[Document segment — start]
Previously taught by: Jiawei Zhang; Ilan Lobel

Course description: This course addresses the prescriptive analytics pillar in the world of AI in Business. It trains students to turn real-world problems into mathematical and spreadsheet models and to use such models to make better managerial decisions. This is a hands-on course that focuses on modeling business problems, turning them into Excel spreadsheet models and using tools like Solver and Crystal Ball to obtain solutions to these managerial problems. The course focuses on two classes of models: optimization and simulation. The application areas are diverse and they originate from problems in finance, marketing and operations. We cover problems such as how to optimize a supply chain, how to price products when faced with demand uncertainty, and how to price exotic financial options using Monte Carlo simulation.

Topics covered: Linear and linear integer programming ○ Nonlinear programming and evolutionary solver ○ Simulation and optimization ○ Multi-period linear programming ○ Monte Carlo simulation

Previously taught by: Norm White; Ramesh Shankar

Course description: This course addresses the data engineering foundation in the world of AI in Business. This course offers an in-depth hands-on exploration of various cutting-edge information technologies used for big data analytics. The course will cover background readings on the theoretical foundations of Hadoop and MapReduce, as well as business articles on how Hadoop and related technologies are used by companies. The course will also cover some basics of navigating Google Cloud Platform (GCP) for uploading and analyzing data using Google Cloud Storage, BigQuery, and PySpark on Dataproc (Hadoop cluster). Students have the opportunity to be hands-on with Hadoop – specifically, Linux, Hadoop distributed file system (HDFS), Apache Sqoop, Apache Pig and Apache Hive – for data management and extract-transform-load (ETL) operations. Students will also learn about cloud file storage using GCP, querying cloud data, visualizing cloud data, and using PySpark to run analytics on cloud data.
[Document segment — finish]
### What this exercise asks
A: Answer these questions about the course descriptions, one per line:
(i) Which two tools does the prescriptive analytics course use to obtain solutions?
(ii) Who previously taught the course on big data technologies?
(iii) What two classes of models does the prescriptive analytics course focus on?
B: Reproduce the part of the course descriptions that begins at the words "Previously taught by: Jiawei" and stops after "Monte Carlo simulation.".
C: Resume the course descriptions where they stop and write what follows.
The records that come next have no connection to the course descriptions.
[Record extracts — start]
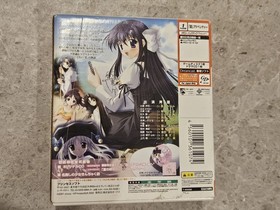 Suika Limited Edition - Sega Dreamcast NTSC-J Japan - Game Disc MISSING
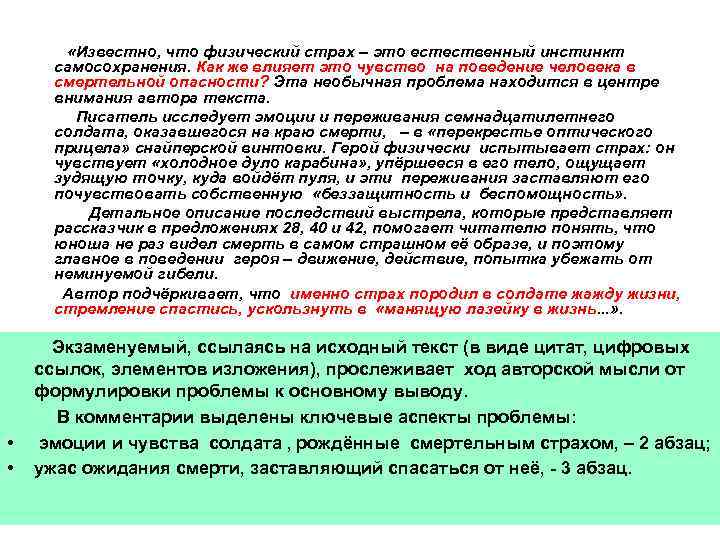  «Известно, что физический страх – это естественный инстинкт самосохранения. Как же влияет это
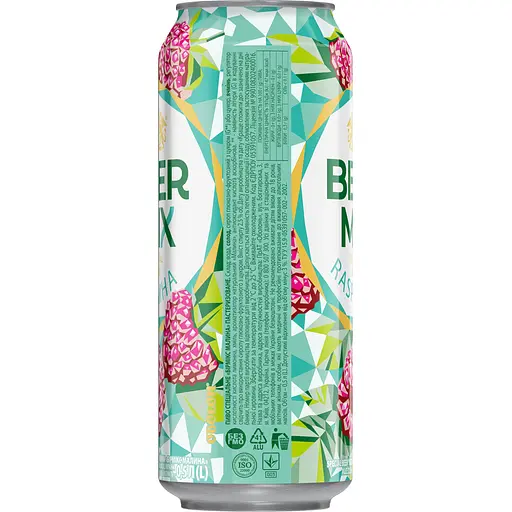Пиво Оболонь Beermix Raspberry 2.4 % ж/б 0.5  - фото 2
[Record extracts — finish]
[Record extracts — start]
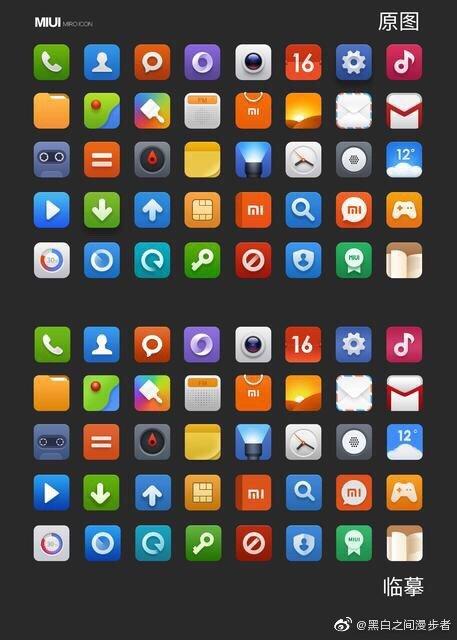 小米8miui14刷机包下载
[Record extracts — finish]
### Expected responses
A:
(i) Solver and Crystal Ball
(ii) Norm White and Ramesh Shankar
(iii) Optimization and simulation

B:
Previously taught by: Jiawei Zhang; Ilan Lobel

Course description: This course addresses the prescriptive analytics pillar in the world of AI in Business. It trains students to turn real-world problems into mathematical and spreadsheet models and to use such models to make better managerial decisions. This is a hands-on course that focuses on modeling business problems, turning them into Excel spreadsheet models and using tools like Solver and Crystal Ball to obtain solutions to these managerial problems. The course focuses on two classes of models: optimization and simulation. The application areas are diverse and they originate from problems in finance, marketing and operations. We cover problems such as how to optimize a supply chain, how to price products when faced with demand uncertainty, and how to price exotic financial options using Monte Carlo simulation.

C:
Topics covered: Big data ○ System architecture and ecosystems ○ Data management and extract-transform-load operations ○ Linux, Hadoop, MapReduce, Apache Sqoop, Apache Pig, Apache Hive

Module III

Previously taught by: Luis Torgo; Ravi Bapna

Course description: This course addresses the predictive analytics and causal inference pillars in the world of AI in Business. This course is about gaining exposure to core machine learning techniques and their applications to business domains and functions. MIT research shows 9% higher top line and 26% higher net margins for companies with ‘Leading Digital’ capabilities. While most firm have capabilities in summarizing the data they have, very few have the analytical abilities to gain true insights from such data to get business results. The course will expose you to the art-of-the-possible with respect to state-of-the-art methods and applications of supervised and unsupervised machine learning. The majority of the course will focus on supervised machine learning for prediction it will be driven practical uses cases and use a mixture of lecture, discussion of key issues, and an in-class group prediction contest over the three days. At the end of the course all students will become excellent at understanding the power of data mining to create business value. Students will learn how to identify opportunities of using supervised and unsupervised machine learning methods, setup the problems correctly, develop intuition of how the major classes of machine learning algorithms work, and how to use the appropriate metrics and approaches to judge performance. The course will also cover the important topic of algorithmic bias and examine ways to correct for it. Finally, the course will look at explainable AI and the interface between machine learning and causal inference to estimate heterogeneous treatment effects.

Topics covered: Data pre-processing (dealing with unknown values) ○ Defining the data mining task ○ Classification approaches ○ Performance estimation for time series models ○ Modeling and performance estimation ○ Model outcomes and model selection

Previously taught by: Harry Chernoff; Maxime Cohen

Course description: This course addresses the causal inference and prescriptive analytics pillar in the world of AI in Business. This course is an introduction to the principles and techniques of operations analytics. Operations and supply management is defined as the design, operation, and improvement of the systems that create and deliver the firm's primary products and services. In this course, students will learn operations models and techniques that work with large data sources. Operations management has dealt with applying analytics for many years. Recently, however, due to big data, many older models and software are incapable of running the analyses. This course will demonstrate the application of Operations models that are currently being used in industry incorporating big data.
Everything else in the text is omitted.